Make a decision to banish the word “Why” from your vocabulary and replace it with words like “What”, “How” and “When”.
“What can I do to get a different outcome?”
“When will I contact her and explain how I feel?”
“How can I change the situation?”
As you change the quality of your questions, you will notice how much more empowered you to feel regardless of the actions of others.
3) Take Responsibility for Your Perception
There’s a multitude of ways we can see a situation. But if you regularly hold pity parties, it’s virtually guaranteed you only see things in a certain way.
The way we filter information influences the way we perceive things, and this is based on past and present experiences. So if we have consistently seen things in a negative way in the past, it’s likely we will continue to do so unless we bring awareness to the table.
Psychotherapist and international expert on mental strength Amy Morin states that our emotional state influences how we perceive reality.
And the way we perceive reality also affects how we feel, so it’s a self-perpetuating cycle.
No one makes us see anything the way we choose to see it. And in my experience, the way we initially view things is often not what is really happening at all.
Our perception creates our reality and by changing our viewpoint, we are able to change any experience.
Take responsibility for the way you are viewing a situation and challenge yourself to see it in a different way.
If you feel troubled by past experience, get yourself a sheet of paper and write a list of every perception you can think of. You will be surprised at how off the mark you initially were.
4) Refuse to Be a Victim
Victim mentality is quite often the cause of self-pitying behavior. It’s called the drama cycle and for some reason, we choose to blame someone or something else for the way we feel.
The drama cycle initially feels good, because as a victim, someone else tries to save us from our problems. This means we feel nurtured and it’s nice to know someone cares about us. We feel significant.
The thing is this destructive cycle can become quite addictive and plays havoc with our relationships. Most people don’t want to associate with someone who looks for a personal negative on everything they say and do. And the person who is constantly rescuing begins to feel tired of the extra responsibility.
Decide that your relationships are too important to risk damaging them. Make a stance and refuse to be a victim. Handle things like a responsible adult would and look for your part in any situation.
5) Acknowledge the Good in Your Life
The main mindset of self-pitying behavior is to have a negative default. This means we rarely look at the good things we have in our life.

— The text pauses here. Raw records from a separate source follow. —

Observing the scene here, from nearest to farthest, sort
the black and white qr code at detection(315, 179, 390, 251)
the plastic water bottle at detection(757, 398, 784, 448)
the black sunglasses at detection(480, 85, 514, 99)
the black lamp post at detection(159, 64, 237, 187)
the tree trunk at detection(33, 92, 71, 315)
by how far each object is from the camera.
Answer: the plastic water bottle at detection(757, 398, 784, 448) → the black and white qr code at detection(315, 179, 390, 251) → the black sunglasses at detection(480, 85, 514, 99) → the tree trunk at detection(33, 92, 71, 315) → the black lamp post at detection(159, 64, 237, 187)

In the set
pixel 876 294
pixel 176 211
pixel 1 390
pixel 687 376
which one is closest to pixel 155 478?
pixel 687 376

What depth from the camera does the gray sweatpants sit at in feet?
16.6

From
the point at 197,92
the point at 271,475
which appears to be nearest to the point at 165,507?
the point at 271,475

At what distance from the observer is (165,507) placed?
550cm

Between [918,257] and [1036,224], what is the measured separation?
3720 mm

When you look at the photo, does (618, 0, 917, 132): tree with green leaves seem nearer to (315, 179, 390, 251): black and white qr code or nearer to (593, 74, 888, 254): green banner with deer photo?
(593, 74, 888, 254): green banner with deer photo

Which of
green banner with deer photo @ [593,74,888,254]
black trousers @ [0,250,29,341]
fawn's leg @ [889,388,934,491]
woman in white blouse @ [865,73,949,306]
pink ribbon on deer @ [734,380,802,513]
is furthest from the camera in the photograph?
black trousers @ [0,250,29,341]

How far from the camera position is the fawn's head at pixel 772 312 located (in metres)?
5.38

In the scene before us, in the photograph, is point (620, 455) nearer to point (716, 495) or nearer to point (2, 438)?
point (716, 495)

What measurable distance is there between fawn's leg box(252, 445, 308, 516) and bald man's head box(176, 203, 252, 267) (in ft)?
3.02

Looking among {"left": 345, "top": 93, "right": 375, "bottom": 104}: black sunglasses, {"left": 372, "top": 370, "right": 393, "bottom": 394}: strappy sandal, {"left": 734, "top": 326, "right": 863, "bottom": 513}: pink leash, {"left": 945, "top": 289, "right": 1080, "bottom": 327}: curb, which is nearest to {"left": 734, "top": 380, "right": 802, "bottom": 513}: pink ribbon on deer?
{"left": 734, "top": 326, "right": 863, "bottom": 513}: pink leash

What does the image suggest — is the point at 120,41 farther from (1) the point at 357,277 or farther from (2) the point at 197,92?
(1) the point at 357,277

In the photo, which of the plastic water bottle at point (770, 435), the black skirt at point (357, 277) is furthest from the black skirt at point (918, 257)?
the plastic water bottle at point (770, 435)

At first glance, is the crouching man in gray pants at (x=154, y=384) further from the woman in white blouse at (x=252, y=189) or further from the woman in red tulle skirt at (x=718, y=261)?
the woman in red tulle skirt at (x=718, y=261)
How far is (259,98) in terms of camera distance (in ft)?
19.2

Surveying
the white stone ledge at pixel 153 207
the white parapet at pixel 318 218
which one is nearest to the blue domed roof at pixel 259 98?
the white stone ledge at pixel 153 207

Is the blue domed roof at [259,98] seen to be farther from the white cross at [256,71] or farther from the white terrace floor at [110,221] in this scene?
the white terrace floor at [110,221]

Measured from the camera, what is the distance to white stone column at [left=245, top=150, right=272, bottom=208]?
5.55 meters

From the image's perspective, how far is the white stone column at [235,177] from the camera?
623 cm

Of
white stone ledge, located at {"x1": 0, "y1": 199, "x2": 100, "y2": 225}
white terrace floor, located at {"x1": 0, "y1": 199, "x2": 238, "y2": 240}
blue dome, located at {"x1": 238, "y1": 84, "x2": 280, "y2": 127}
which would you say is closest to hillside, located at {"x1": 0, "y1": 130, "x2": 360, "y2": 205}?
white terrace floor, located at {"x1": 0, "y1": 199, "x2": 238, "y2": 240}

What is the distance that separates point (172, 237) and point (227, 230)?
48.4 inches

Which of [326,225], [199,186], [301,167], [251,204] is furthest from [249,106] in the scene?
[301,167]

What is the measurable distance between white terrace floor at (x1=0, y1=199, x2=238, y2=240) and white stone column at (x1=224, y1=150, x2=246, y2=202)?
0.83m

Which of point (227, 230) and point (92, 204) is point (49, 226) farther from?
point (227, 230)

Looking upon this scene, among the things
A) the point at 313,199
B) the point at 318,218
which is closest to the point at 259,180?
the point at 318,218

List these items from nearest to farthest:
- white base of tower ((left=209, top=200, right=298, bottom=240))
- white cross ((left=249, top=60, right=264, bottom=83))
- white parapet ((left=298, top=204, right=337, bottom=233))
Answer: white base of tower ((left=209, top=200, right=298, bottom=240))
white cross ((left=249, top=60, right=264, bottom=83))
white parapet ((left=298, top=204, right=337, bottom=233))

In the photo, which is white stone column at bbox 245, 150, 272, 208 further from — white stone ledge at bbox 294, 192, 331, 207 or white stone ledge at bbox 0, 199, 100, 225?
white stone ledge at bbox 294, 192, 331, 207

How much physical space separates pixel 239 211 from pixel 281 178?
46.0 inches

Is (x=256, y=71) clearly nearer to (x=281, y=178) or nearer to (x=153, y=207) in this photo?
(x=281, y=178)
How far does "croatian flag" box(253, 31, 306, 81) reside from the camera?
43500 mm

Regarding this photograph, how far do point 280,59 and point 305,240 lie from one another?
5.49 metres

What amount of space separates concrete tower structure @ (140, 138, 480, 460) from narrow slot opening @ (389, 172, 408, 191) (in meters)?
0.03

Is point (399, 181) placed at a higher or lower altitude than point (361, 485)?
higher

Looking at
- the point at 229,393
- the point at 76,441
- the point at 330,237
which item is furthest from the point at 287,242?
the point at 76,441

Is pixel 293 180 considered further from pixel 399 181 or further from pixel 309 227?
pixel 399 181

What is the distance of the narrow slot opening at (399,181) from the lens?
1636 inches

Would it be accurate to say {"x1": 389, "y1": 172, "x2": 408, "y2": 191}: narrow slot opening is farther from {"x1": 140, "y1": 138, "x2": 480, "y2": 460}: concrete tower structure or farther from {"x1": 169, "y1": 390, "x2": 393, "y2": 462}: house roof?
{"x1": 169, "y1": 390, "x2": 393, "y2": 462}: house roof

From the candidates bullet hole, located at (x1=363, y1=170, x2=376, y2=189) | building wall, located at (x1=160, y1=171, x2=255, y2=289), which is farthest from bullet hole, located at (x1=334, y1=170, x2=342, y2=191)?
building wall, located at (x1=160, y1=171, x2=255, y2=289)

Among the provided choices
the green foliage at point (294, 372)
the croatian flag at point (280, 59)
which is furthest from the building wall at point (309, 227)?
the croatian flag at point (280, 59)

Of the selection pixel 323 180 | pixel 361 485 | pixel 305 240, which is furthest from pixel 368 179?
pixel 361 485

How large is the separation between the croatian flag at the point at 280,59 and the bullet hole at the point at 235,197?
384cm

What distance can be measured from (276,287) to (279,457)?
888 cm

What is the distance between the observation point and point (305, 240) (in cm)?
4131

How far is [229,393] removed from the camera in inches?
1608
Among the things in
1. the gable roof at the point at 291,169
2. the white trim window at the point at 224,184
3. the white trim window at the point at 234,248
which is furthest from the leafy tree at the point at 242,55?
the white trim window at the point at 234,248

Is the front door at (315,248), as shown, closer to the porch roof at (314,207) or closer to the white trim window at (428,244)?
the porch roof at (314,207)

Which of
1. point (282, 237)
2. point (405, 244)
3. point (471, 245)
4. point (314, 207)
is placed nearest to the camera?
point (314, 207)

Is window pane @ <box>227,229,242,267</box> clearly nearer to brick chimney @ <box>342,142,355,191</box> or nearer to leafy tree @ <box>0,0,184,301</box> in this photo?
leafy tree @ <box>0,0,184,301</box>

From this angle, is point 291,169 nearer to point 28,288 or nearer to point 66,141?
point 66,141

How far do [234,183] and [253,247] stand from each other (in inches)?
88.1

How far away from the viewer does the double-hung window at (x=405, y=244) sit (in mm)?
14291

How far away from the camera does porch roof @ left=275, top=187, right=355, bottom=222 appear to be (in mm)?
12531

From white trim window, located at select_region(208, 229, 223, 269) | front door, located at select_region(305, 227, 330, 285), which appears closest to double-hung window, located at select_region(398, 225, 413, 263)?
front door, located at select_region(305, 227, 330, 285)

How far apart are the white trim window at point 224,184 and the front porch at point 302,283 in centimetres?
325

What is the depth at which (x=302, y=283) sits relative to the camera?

Because of this, the fastest way to turn this around is to make it a practice to regularly focus on the good. You may have heard this before and that’s because it’s true.
I am a big believer in keeping a gratitude journal and have been doing this daily for eight years. It certainly keeps me on track with acknowledging the good.
Begin each day by writing down 5 to 10 things you are grateful for. Make them different things each day. From the simple things like the drinking water coming out of your tap to the bigger things like your paycheque arriving.
You can also do this out on your daily walk or driving to work. Instead of being lost in your thoughts at those times, stay aware. Actively look for things to be grateful for like trees or rain.
As you practice the attitude of gratitude you change your automatic default from negative to positive.